ヤクルトの左右の速球派由規、村中が横浜に苦戦を強いられる中で、MAX130キロ台の中澤は前回の完封に続き、横浜打線を7回9安打に抑え、チームの6連敗を救った。

 前回完封されただけに横浜打線は今回中澤をよく研究してきていた。それが被安打9という数字に表れていた。しかし中澤というピッチャーは再三のピンチにも動ぜず、持ち前のバットの芯を微妙に外す、新人とは思えない投球術を心得ているように感じた。それが大崩れしない抜群の安定感で防御率1点台に抑えている秘訣だろう。

 先発投手が昨夜のように安定感を欠いていたら、今夜も昨夜の悪夢の二の舞を踏むところだった。というのは昨夜と同様序盤で5点を取ったもののそれ以降打線が沈黙してしまい追加点を上げることができなかったからだ。その意味でも中澤の踏ん張りが勝利に大きく貢献した。

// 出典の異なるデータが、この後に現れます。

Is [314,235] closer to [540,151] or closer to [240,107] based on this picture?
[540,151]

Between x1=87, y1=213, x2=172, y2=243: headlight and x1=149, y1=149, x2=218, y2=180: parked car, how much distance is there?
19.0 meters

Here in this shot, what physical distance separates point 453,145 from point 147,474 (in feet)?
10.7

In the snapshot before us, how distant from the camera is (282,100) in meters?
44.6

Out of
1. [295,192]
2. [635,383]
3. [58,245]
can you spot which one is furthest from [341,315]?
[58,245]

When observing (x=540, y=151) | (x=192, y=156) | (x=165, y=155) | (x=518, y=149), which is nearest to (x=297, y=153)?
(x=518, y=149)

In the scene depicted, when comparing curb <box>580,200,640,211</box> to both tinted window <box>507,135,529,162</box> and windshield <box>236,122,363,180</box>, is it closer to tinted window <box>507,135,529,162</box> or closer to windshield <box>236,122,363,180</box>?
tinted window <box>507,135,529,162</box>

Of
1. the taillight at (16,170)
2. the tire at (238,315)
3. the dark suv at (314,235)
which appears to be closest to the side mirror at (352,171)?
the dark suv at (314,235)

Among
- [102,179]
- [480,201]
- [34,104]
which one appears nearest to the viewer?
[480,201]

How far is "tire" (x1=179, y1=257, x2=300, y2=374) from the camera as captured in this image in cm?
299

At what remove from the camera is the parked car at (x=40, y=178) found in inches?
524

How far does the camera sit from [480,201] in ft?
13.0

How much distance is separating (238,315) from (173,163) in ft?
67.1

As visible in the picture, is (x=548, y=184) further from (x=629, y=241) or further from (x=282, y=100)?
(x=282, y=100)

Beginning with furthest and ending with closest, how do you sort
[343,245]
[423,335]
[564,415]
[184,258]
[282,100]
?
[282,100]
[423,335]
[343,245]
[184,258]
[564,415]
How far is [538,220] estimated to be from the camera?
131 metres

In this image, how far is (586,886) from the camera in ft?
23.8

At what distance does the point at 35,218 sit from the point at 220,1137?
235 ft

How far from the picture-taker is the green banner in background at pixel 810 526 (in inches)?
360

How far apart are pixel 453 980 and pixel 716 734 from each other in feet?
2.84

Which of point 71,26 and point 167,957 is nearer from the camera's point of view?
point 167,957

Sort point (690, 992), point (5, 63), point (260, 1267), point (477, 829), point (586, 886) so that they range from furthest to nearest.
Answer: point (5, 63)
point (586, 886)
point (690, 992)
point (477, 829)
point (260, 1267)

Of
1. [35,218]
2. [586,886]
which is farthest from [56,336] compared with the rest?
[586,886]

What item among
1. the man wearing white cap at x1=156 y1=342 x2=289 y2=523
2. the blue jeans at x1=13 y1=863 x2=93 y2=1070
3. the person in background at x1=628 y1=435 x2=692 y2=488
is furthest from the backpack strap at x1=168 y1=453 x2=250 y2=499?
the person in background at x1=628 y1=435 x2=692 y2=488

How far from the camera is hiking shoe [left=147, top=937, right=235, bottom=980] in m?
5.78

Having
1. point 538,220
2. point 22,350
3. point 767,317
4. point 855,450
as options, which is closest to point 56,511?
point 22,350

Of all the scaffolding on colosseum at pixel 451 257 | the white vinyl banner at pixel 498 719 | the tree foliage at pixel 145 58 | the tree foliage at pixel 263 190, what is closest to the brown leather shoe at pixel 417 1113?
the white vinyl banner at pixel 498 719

 勝ったものの反省点も多々あったゲームである。たとえば4回2死の満塁のチャンスに武内を引っ込め、衣川を代打に送った場面である。左対左の相性を考えてのことだろうが、だったら1死で極度の不振に陥っている同じ左のガイエルのところで衣川に代え、当たっている武内はそのまま打たせた方が得点の可能性は大きかったはずだ。また5回のチャンスに絶好調の上田に代えて宮本を代打に送った点だ。4点リードしていたため、守備固めの意味もあったかと思われるが、8回あたりからでよかったのではないか。宮本も疲れているのか2回チャンスの凡打に終わっている。勝ったからいいようなものの9回満塁のピンチに1打出ていたらこのゲームはどうなっていたかわからない。そういうときに追加点の有無が問題になるのである。

 3回までの打線のつながりが上田、武内、藤本(退場)の退いたことですっかり悪くなった感じがする。今夜の勝因はやはり中澤の粘りのピッチングである。これで無傷の3勝目を飾り、ルーキーにしてチームの勝ち頭になっている。新人王に向かって中澤のさらなる躍進を期待したい。